- [PASSAGE SHOWN]:
PostPosted: Fri 17 Apr 2015, 15:18    Post subject:  Bash - set global variable for multiple scripts?[SOLVED]  

How can I set variables (in one location only) that are used by multiple scripts? I want to do this without having to enter the same variables multiple times into several scripts.

I have about 5 or 6 bash scripts that I use when I run a major remaster of my puppies and these scripts are used to handle interaction between the user and the remaster process. Within these scripts I use a variable that I call "SUBTYPE" which identifies the 'flavour' or special purpose of the new puppy. This $SUBTYPE becomes grafted into various files to identify the new puppy, and also gets grafted into the name of the new iso file.

For example, the $SUBTYPE might be a name such as:
SUBTYPE=scanpup
or
SUBTYPE=testpup

or it might be a date such as:
SUBTYPE=2015_March14

At the moment I have to manually modify every one of those scripts with the new SUBTYPE variable before I do the major remaster. Is there a way to specify the SUBTYPE in one location and tell each script where to look for that variable? Where would be the best place for such a variable to be kept? Perhaps /etc/DISTRO_SPECS??

- [SET OF TASKS]:
**A)** Format the rows as a Markdown table with the columns Row and Line, one numbered row per line and blank lines left out. Start with the line containing "How much distance divides" and go through the line containing "which is positioned".
**B)** Resume the forum post about sharing a bash variable across scripts, picking up after its last sentence.
The forum post and the rows come from separate, unrelated sources.

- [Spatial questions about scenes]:

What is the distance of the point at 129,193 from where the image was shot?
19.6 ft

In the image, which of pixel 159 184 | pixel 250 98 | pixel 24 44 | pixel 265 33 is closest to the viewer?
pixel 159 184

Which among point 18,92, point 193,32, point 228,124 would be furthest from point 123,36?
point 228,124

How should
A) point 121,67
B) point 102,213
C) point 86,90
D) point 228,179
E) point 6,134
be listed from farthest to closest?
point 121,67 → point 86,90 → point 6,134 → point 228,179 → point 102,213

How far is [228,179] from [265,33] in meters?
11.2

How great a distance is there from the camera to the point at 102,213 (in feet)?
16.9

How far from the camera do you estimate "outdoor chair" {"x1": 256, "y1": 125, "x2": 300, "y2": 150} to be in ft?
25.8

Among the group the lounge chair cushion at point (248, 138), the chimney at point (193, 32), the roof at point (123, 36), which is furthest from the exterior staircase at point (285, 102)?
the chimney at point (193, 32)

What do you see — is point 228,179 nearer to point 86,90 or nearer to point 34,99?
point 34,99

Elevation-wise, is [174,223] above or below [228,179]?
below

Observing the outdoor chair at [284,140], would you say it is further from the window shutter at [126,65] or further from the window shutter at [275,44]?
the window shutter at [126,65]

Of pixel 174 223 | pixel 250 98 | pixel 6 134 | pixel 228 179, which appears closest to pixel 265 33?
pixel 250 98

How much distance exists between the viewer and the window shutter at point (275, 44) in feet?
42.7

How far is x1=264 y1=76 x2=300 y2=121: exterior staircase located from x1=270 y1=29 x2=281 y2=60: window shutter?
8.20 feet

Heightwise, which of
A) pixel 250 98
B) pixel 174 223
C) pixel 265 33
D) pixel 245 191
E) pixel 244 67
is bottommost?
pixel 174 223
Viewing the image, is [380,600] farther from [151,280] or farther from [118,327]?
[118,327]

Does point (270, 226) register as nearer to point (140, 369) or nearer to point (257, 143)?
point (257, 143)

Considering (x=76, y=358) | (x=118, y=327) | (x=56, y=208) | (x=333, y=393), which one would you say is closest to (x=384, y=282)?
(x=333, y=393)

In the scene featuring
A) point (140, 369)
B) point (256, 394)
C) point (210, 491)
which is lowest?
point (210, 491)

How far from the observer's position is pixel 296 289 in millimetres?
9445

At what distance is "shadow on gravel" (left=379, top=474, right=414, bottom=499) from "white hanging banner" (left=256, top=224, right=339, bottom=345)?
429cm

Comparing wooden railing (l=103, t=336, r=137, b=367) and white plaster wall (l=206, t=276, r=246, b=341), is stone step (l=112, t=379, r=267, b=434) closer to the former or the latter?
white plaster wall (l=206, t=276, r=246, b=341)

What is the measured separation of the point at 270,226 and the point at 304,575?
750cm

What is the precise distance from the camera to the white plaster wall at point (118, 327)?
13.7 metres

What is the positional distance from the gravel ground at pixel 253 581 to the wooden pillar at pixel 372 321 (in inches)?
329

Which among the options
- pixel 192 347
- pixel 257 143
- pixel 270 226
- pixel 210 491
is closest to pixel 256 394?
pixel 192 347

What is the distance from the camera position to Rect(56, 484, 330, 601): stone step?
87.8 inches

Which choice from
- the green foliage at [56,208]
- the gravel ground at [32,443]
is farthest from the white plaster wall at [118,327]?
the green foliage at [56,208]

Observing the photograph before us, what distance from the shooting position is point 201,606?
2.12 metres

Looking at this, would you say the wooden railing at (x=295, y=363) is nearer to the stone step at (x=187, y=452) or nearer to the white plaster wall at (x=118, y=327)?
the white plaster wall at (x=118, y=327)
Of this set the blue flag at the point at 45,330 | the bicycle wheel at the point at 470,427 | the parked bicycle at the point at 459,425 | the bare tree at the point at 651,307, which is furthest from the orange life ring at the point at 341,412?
...
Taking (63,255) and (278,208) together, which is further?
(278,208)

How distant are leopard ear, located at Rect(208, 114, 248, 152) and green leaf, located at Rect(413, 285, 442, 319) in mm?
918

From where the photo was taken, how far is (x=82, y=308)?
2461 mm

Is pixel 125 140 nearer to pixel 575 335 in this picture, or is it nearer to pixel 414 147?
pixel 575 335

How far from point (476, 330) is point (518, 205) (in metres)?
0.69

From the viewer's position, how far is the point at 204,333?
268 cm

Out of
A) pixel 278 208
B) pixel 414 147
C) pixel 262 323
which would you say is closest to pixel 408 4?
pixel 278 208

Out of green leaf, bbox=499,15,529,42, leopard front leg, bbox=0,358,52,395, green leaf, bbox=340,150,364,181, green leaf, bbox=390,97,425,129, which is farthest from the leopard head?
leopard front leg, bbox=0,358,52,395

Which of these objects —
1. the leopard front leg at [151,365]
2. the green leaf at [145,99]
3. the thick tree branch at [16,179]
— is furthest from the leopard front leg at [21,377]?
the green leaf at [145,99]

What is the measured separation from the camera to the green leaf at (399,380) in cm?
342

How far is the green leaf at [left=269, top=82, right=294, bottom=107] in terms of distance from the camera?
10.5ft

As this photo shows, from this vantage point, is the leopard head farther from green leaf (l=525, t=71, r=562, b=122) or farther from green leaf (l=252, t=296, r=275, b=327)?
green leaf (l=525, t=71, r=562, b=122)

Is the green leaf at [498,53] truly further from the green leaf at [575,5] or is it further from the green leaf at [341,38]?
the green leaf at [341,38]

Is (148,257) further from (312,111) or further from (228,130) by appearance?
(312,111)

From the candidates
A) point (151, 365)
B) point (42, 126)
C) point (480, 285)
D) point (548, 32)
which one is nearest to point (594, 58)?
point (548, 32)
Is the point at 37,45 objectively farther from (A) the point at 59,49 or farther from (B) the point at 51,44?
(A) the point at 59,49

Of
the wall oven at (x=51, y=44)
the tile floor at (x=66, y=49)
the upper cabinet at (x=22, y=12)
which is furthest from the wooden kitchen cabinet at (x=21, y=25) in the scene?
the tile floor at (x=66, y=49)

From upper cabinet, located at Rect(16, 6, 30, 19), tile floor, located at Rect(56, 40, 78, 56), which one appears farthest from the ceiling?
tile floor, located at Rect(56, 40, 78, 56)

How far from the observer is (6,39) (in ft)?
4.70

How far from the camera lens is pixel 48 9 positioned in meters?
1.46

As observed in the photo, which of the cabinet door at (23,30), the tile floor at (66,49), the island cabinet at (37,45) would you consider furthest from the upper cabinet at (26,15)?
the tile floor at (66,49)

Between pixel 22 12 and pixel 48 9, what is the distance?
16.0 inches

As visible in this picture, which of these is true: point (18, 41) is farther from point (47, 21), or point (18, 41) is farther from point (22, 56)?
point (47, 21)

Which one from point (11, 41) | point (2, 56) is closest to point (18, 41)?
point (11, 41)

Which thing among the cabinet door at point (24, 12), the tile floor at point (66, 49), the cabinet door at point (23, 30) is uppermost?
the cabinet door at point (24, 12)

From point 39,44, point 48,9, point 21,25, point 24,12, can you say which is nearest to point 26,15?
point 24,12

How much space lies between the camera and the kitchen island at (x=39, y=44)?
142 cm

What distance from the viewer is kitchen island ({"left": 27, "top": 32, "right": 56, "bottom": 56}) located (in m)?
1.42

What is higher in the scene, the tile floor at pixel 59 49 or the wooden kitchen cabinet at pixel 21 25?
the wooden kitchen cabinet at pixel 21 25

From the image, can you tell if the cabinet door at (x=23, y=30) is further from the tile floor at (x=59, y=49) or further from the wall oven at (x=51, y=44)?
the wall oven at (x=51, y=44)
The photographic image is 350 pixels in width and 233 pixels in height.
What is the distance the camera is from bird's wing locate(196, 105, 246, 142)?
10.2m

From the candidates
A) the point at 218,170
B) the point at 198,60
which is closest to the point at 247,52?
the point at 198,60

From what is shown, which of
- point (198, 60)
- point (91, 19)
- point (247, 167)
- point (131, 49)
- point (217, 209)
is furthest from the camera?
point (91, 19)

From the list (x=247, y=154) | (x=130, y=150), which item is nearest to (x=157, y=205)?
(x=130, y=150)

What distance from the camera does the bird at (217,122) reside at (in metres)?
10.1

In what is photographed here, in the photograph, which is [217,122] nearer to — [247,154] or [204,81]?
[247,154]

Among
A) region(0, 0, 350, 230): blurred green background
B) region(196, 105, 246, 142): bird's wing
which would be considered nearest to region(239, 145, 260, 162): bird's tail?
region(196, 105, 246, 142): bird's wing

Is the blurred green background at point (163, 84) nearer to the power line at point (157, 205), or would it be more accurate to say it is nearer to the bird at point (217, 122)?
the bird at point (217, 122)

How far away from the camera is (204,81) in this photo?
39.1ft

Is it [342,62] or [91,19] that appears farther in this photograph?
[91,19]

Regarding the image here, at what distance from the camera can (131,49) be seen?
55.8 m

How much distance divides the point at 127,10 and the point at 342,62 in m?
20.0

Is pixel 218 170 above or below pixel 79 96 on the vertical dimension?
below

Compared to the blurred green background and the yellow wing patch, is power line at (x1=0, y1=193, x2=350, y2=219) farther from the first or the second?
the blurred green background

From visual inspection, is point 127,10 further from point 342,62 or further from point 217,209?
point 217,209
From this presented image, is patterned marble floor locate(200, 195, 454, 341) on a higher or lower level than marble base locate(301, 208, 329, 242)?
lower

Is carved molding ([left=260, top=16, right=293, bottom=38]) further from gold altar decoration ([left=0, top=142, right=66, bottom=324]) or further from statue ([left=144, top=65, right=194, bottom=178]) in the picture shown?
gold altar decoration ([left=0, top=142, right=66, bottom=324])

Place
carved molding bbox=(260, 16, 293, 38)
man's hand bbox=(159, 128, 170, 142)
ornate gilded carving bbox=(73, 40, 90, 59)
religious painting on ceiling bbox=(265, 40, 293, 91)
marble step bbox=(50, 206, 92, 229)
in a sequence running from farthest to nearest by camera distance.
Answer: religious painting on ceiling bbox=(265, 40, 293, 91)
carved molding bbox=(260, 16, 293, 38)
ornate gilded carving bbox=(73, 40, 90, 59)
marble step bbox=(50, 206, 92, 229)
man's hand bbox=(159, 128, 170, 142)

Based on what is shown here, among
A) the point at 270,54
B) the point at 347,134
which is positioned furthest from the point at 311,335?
* * *
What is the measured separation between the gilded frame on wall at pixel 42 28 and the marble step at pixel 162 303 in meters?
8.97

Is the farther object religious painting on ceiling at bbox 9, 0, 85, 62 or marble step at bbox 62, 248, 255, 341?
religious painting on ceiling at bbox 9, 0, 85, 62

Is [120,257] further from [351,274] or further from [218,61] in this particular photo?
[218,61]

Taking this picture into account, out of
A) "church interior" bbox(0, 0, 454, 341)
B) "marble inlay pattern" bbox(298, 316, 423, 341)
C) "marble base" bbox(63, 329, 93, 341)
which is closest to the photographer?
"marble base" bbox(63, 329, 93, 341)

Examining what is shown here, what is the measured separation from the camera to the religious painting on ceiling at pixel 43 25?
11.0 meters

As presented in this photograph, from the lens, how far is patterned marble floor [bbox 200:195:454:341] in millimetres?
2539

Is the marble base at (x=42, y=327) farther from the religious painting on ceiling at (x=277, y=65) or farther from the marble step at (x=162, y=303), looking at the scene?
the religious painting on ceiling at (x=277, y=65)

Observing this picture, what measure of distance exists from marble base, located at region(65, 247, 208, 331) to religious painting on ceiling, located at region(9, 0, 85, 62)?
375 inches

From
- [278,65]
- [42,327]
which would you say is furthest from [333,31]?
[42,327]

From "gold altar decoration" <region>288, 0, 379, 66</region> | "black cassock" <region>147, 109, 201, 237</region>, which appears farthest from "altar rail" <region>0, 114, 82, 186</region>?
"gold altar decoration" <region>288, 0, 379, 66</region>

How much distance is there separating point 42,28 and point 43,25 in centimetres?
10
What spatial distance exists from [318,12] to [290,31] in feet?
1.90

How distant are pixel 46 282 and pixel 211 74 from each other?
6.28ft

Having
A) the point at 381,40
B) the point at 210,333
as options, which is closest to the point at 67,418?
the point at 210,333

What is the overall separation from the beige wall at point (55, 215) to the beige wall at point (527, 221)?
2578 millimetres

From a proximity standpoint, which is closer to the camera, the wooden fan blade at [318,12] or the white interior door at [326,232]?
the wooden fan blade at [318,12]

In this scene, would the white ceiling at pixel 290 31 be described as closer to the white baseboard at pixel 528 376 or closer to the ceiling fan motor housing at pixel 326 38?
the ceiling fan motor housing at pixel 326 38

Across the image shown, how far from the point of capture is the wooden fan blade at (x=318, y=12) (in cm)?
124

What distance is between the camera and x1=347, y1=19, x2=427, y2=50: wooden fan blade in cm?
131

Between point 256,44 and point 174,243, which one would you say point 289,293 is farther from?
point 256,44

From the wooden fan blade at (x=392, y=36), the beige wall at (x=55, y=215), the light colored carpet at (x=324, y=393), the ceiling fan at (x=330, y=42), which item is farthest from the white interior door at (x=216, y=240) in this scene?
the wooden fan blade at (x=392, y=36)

- [ANSWERS TO THE EXERCISE]:
**A)**
| Row | Line |
|---|---|
| 1 | How much distance divides the point at 127,10 and the point at 342,62 in m? |
| 2 | 20.0 |
| 3 | Is pixel 218 170 above or below pixel 79 96 on the vertical dimension? |
| 4 | below |
| 5 | Compared to the blurred green background and the yellow wing patch, is power line at (x1=0, y1=193, x2=350, y2=219) farther from the first or the second? |
| 6 | the blurred green background |
| 7 | From visual inspection, is point 127,10 further from point 342,62 or further from point 217,209? |
| 8 | point 217,209 |
| 9 | From this presented image, is patterned marble floor locate(200, 195, 454, 341) on a higher or lower level than marble base locate(301, 208, 329, 242)? |
| 10 | lower |
| 11 | Is carved molding ([left=260, top=16, right=293, bottom=38]) further from gold altar decoration ([left=0, top=142, right=66, bottom=324]) or further from statue ([left=144, top=65, right=194, bottom=178]) in the picture shown? |
| 12 | gold altar decoration ([left=0, top=142, right=66, bottom=324]) |
| 13 | Place |
| 14 | carved molding bbox=(260, 16, 293, 38) |
| 15 | man's hand bbox=(159, 128, 170, 142) |
| 16 | ornate gilded carving bbox=(73, 40, 90, 59) |
| 17 | religious painting on ceiling bbox=(265, 40, 293, 91) |
| 18 | marble step bbox=(50, 206, 92, 229) |
| 19 | in a sequence running from farthest to nearest by camera distance. |
| 20 | Answer: religious painting on ceiling bbox=(265, 40, 293, 91) |
| 21 | carved molding bbox=(260, 16, 293, 38) |
| 22 | ornate gilded carving bbox=(73, 40, 90, 59) |
| 23 | marble step bbox=(50, 206, 92, 229) |
| 24 | man's hand bbox=(159, 128, 170, 142) |
| 25 | Based on what is shown here, among |
| 26 | A) the point at 270,54 |
| 27 | B) the point at 347,134 |
| 28 | which is positioned furthest from the point at 311,335? |

**B)**
EDIT : It seems that this is easy to achieve (thanks Keef) and it is common for bash programmes to have an accompanying "config file" which contains the definitions of variables. The way to link a script to it's corresponding config (definitions) file is to add a line that tells the script where to look. For example this is how the bash script might start:
Code:
#!/bin/bash
. /opt/myprogram/config
blah
blah
blah
(Note the space between the dot and the /opt/xxx)
The inclusion of the first line above will tell the script to look into file /opt/myprogram/config for a list of it's variable definitions.

The format of that config file could be something like:
Code:
X="2015_version_2"
Y="Newpup_3"
DATE="2015_April_12"
STORAGE_DIRECTORY="/root/userbase"
YAFSPLASH_TEXT_1="Welcome"
YAFSPLASH_TEXT_2="Terminating"


Note to self: - the config file does not need a suffix, and does not contain the "#!/bin/bash" line which defines the script.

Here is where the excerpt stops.